Direi di riprendere in considerazione le priorità in base alle quali è stato strutturato il sistema sanitario: tutti gli elementi che ho elencato in precedenza. Ciò ovviamente riporterebbe respiro alla sanità in quanto bene pubblico.

Nel mio lavoro, in particolare, mi occupo della tensione che c’è tra la “visione molecolare” e la “visione ecosistemica”. Penso che se andiamo avanti a considerare la salute come una proprietà dei corpi, come la salute di un organo o il risultato di un test del DNA, sarà difficile raggiungere i vari goals che varie realtà internazionali si stanno prefiggendo in termini di salute. La “visione molecolare” è sicuramente importante, ma questa dovrebbe essere integrata con una “visione ecosistemica”, ossia la salute andrebbe studiata e gestita come una proprietà emergente da un insieme di relazioni che sono nel corpo ma vanno anche oltre il corpo e che includono la situazione socio-politica, culturale e ambientale. Queste sono tutte cose che non possono essere slegate. Ciò è stato detto ben prima di me, ovviamente, ma purtroppo è rimasto perlopiù come retorica, scarsamente o malamente attuata nella gestione della salute pubblica (senza contare le eccezioni che confermano la regola) e nei protocolli della ricerca biomedica, che solo di rado sono genuinamente interdisciplinari.
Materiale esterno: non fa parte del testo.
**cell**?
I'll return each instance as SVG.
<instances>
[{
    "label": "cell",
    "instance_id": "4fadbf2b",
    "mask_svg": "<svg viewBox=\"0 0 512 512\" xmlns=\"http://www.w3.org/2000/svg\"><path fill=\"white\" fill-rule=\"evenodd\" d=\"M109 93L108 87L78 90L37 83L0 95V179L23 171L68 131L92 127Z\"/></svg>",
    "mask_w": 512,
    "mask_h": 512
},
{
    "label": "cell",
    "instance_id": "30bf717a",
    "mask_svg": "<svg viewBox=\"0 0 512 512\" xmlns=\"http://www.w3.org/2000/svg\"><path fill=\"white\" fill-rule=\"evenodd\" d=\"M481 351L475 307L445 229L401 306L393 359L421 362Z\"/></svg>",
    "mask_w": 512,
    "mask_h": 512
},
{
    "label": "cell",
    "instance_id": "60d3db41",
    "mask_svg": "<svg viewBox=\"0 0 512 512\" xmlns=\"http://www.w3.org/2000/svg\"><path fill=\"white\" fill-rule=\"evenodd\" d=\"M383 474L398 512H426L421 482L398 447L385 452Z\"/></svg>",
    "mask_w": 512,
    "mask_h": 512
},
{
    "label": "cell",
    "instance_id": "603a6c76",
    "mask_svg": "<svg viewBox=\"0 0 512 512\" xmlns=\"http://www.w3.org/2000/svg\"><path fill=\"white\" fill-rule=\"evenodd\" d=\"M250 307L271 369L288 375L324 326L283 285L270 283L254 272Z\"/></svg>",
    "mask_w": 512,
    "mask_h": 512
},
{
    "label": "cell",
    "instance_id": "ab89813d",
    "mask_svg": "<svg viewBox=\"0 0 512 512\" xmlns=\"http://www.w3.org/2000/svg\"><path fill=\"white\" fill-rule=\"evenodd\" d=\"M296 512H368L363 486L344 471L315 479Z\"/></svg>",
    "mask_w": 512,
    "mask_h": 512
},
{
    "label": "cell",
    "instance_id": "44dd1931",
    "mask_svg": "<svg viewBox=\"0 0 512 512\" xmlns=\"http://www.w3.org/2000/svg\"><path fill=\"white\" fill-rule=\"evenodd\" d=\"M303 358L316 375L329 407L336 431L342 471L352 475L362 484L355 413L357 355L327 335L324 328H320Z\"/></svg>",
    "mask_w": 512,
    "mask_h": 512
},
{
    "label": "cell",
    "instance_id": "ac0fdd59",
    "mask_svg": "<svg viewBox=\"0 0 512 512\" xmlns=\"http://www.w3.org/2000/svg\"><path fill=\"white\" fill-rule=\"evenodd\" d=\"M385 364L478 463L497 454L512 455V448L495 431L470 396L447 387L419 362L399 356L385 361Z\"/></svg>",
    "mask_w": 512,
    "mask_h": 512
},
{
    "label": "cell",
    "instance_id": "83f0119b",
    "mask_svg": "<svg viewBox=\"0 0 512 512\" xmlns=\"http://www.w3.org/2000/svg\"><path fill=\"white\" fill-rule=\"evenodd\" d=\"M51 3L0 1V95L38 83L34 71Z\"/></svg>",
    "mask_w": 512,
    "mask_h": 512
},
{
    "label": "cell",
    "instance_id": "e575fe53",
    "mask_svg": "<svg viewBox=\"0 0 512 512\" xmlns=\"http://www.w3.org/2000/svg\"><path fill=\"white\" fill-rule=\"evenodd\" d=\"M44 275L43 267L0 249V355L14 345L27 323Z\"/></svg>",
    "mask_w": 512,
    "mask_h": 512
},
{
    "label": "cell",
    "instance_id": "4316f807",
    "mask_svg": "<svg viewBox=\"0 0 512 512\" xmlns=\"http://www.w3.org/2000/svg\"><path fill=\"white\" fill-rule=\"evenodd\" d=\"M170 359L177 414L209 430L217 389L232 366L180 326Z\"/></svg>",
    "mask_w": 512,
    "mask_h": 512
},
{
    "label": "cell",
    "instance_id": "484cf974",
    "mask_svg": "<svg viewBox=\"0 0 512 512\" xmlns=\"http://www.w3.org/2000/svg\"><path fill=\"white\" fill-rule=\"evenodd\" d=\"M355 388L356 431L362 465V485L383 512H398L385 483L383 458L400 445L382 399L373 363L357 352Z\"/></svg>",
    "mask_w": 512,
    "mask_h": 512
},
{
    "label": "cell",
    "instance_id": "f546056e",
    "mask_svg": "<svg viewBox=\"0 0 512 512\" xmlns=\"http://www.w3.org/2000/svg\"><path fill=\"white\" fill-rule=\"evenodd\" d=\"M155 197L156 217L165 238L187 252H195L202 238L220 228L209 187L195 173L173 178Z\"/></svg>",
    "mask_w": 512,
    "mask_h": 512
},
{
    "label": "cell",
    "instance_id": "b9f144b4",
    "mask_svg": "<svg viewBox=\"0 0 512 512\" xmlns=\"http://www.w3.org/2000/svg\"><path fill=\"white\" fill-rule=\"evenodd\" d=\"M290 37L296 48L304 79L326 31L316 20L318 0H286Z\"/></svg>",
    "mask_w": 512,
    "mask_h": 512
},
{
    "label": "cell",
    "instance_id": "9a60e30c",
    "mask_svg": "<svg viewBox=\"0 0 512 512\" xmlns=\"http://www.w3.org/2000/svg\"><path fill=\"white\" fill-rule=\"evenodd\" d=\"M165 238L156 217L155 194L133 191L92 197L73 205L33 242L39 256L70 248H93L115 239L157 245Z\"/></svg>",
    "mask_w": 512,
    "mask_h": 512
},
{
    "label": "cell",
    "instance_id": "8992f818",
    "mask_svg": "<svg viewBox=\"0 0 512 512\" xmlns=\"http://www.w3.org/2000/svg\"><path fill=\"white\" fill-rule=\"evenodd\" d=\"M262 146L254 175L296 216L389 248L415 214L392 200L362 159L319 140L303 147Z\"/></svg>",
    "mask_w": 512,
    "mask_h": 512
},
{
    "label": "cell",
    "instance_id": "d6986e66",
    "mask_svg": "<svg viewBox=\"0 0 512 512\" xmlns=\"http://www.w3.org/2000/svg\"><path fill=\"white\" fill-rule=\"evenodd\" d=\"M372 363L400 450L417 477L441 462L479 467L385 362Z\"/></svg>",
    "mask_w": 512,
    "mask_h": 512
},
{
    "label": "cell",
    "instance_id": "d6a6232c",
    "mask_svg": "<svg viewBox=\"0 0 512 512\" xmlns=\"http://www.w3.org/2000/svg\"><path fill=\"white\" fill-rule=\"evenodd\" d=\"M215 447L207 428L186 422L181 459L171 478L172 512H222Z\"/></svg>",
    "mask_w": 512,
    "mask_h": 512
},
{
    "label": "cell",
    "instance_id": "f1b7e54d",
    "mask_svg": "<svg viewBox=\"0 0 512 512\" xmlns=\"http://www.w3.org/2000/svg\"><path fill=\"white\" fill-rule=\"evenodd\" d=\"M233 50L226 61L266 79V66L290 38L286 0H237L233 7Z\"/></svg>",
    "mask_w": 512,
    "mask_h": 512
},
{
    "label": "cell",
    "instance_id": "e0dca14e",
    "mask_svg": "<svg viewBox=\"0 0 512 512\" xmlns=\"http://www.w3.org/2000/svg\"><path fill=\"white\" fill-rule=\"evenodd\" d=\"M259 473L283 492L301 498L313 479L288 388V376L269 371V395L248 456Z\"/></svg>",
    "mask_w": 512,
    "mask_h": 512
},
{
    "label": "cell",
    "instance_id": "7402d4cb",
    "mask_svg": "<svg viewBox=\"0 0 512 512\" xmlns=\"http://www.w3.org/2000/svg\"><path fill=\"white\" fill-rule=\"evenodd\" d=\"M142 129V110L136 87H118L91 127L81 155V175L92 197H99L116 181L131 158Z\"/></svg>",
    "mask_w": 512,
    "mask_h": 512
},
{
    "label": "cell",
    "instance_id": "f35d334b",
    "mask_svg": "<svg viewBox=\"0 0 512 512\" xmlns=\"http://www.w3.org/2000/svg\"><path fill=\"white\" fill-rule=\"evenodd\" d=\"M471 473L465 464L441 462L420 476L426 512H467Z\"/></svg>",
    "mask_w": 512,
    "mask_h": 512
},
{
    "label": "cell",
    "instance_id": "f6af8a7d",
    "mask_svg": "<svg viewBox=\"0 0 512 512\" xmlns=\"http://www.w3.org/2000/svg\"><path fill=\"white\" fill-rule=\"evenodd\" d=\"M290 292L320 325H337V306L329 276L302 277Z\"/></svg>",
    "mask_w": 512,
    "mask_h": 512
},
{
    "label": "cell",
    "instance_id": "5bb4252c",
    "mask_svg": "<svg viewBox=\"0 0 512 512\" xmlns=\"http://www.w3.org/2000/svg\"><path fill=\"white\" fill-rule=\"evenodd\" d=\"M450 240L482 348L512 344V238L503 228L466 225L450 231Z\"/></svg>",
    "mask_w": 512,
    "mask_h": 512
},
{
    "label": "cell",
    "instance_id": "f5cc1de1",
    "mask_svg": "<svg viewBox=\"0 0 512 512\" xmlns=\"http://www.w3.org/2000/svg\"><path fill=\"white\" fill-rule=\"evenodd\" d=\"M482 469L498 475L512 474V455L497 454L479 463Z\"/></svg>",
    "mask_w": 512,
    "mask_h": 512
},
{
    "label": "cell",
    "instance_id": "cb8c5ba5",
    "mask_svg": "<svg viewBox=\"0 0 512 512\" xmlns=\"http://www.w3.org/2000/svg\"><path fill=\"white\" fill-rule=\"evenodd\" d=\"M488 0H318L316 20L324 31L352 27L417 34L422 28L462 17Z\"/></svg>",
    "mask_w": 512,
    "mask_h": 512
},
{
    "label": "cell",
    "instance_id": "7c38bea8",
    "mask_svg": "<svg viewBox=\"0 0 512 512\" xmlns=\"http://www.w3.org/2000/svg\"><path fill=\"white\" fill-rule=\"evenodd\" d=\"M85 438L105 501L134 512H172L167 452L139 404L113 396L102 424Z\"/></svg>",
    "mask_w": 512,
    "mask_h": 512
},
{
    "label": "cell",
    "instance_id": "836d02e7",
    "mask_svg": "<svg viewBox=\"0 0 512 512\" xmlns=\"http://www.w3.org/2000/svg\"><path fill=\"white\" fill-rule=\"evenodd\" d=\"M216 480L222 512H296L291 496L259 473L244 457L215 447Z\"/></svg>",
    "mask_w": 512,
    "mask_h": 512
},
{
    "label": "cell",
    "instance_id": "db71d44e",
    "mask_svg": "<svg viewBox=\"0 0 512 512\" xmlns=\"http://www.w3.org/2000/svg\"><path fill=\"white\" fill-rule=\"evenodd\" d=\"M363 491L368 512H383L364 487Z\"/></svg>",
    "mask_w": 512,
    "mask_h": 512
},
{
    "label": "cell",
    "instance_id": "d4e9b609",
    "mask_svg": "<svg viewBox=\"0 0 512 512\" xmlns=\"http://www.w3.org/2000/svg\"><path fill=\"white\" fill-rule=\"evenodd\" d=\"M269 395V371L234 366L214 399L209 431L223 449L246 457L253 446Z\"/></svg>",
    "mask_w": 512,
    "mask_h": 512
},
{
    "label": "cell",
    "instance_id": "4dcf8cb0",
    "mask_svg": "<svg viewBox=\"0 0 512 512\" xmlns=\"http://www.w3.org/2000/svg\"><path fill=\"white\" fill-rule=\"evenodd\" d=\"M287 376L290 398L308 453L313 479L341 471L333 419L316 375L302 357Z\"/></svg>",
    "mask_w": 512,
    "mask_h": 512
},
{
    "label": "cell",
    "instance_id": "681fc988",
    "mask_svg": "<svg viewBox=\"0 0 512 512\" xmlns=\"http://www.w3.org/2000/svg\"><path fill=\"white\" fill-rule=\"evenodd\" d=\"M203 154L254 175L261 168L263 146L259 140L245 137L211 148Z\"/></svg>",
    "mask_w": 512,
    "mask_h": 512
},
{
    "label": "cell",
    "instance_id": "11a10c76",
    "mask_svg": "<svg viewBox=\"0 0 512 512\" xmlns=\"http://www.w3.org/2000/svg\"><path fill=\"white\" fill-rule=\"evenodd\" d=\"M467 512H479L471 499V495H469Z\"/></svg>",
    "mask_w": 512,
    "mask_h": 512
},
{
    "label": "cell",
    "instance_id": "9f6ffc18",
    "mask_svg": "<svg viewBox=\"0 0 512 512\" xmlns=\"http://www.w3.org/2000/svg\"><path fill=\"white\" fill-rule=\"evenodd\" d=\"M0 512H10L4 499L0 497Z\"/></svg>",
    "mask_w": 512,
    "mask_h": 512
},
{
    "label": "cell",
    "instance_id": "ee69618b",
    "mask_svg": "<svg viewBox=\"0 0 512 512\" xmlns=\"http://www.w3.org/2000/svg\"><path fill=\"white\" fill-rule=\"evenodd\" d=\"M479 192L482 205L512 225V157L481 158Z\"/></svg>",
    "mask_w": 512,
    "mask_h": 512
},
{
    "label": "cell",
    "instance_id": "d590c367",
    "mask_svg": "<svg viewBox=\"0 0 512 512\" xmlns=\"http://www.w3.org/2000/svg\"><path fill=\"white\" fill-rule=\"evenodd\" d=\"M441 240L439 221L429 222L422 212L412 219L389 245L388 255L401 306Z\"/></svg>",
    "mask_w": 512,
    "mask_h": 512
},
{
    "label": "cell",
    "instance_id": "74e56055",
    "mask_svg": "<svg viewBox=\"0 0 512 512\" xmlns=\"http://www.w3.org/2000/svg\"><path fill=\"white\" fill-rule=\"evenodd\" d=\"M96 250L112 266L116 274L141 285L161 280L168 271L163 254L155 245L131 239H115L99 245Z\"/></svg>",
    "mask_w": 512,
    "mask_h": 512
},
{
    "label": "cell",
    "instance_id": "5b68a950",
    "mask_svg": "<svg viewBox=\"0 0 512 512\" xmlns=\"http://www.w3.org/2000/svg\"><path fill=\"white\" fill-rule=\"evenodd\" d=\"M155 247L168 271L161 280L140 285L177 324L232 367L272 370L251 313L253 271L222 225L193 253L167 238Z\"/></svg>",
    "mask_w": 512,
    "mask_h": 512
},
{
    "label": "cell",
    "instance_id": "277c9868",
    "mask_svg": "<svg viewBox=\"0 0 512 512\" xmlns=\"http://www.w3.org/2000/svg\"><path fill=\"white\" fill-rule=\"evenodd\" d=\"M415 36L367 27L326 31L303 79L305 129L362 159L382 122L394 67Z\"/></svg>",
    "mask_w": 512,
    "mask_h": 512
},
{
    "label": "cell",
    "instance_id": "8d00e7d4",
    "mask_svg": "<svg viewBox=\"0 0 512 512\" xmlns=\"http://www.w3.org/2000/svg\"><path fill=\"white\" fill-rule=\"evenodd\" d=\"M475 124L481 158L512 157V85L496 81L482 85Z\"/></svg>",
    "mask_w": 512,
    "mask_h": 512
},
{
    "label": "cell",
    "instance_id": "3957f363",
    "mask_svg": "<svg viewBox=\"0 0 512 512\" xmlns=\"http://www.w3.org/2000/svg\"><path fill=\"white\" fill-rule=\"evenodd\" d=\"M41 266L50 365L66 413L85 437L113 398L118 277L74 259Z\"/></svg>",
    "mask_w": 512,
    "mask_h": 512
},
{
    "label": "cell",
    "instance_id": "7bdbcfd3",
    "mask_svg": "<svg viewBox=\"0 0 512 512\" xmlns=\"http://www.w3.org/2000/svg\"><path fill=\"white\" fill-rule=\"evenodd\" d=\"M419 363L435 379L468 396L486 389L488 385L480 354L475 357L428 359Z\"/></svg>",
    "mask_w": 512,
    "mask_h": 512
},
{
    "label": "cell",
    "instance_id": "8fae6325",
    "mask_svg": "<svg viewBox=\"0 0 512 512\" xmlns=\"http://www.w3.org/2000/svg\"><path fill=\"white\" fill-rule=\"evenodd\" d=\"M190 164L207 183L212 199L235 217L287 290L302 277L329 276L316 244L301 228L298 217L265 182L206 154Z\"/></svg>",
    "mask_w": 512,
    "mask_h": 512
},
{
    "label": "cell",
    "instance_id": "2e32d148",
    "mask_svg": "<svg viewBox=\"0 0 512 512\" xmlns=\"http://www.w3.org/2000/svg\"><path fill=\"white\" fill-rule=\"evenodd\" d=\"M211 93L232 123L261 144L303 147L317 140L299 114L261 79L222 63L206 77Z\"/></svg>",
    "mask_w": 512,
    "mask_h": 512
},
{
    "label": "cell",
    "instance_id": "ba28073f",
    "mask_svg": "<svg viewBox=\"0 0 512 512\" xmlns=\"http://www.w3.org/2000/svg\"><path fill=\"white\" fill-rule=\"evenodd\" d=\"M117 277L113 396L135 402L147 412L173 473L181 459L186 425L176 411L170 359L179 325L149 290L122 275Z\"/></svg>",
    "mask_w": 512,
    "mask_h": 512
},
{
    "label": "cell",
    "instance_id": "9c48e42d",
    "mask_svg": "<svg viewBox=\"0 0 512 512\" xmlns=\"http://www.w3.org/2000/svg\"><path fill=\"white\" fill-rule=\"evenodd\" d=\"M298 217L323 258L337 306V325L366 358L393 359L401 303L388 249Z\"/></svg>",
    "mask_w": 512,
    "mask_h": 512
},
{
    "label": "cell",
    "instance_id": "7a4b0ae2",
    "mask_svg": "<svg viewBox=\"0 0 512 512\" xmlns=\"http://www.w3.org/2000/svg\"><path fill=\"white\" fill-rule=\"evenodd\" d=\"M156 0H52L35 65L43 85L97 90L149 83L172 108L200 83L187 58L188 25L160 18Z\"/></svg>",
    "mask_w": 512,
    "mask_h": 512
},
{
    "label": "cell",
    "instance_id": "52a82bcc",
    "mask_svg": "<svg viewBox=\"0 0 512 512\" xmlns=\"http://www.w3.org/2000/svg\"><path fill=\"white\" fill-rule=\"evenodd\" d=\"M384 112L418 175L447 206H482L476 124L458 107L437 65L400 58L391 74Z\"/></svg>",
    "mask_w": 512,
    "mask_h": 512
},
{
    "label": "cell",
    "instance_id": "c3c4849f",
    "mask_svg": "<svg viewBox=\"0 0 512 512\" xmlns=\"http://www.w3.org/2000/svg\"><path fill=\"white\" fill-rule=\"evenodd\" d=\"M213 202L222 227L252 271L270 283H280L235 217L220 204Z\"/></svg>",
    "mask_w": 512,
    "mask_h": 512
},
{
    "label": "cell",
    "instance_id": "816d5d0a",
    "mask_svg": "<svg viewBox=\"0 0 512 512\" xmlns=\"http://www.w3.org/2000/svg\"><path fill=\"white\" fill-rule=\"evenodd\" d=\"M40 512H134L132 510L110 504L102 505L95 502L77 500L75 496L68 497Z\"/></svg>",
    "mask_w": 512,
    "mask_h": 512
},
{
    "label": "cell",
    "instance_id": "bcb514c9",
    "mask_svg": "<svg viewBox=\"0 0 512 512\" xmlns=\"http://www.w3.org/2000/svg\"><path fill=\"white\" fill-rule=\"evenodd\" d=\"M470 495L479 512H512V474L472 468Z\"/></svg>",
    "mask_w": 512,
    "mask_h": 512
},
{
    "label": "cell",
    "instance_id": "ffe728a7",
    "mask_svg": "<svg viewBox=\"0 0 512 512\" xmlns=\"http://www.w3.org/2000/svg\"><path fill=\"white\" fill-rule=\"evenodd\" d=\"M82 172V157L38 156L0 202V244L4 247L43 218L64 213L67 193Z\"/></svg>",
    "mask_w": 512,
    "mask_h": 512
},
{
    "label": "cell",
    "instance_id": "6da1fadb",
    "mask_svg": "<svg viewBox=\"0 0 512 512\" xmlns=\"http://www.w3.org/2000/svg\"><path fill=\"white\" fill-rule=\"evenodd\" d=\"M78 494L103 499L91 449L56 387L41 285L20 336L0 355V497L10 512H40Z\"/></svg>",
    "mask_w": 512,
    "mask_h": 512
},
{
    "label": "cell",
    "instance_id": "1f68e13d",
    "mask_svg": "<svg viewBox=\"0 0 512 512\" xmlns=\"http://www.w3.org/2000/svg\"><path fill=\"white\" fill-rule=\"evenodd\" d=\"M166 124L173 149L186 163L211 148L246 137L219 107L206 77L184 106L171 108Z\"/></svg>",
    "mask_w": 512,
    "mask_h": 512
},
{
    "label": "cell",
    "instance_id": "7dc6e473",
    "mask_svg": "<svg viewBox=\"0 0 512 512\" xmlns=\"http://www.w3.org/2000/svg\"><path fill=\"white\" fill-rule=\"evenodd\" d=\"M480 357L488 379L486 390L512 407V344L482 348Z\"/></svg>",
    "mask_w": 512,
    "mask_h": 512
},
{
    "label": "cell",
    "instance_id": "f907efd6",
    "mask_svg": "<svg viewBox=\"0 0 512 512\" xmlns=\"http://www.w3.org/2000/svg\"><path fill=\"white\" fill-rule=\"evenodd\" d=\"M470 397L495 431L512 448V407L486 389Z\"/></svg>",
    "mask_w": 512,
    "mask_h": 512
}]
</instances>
Come abbiamo visto, è difficile comprendere la pandemia solo con il conteggio dei tamponi effettuati o dei soggetti contagiati. Questi conteggi – e le varie “previsioni” che ne conseguono – vengono vissuti da molti come un rito giornaliero capace di “svelare la verità”. Ma i numeri e le statistiche dipendono da contesti socio-culturali e politici. Focalizzarci sui numeri fa scivolare in secondo piano tante cose, tra cui i processi dinamici, ambientali e globali del contagio. Comprendere queste dinamiche è importante per comprendere le cause che hanno generato questa pandemia, e

quindi anche per capire come possiamo prevenire future pandemie.

Le epidemie mondo moderno – a Spagnola, l’Ebola, l’HIV l’aviaria... – sono tutte zoonosi, ossia malattie provocate da un virus che normalmente coabita con gli animali e poi, per una qualche ragione, transita agli esseri umani. Un certo numero di scienziati ipotizza che queste pandemie saranno sempre più frequenti perché sono anche legate alla devastazione violenta e veloce degli ecosistemi, causata dalla pressione esercitata dalla nostra specie.

In futuro, dopo la fine della pandemia, andranno fatte ricerche epidemiologiche nell’ottica di una salute ecosistemica, quella che la virologa Ilaria Capua, autrice del testo Salute circolare. Una rivoluzione necessaria, chiama appunto “salute circolare”, cui partecipino antropologhe e antropologi, ma anche altre figure come patologhe e patologi, veterinarie e veterinari.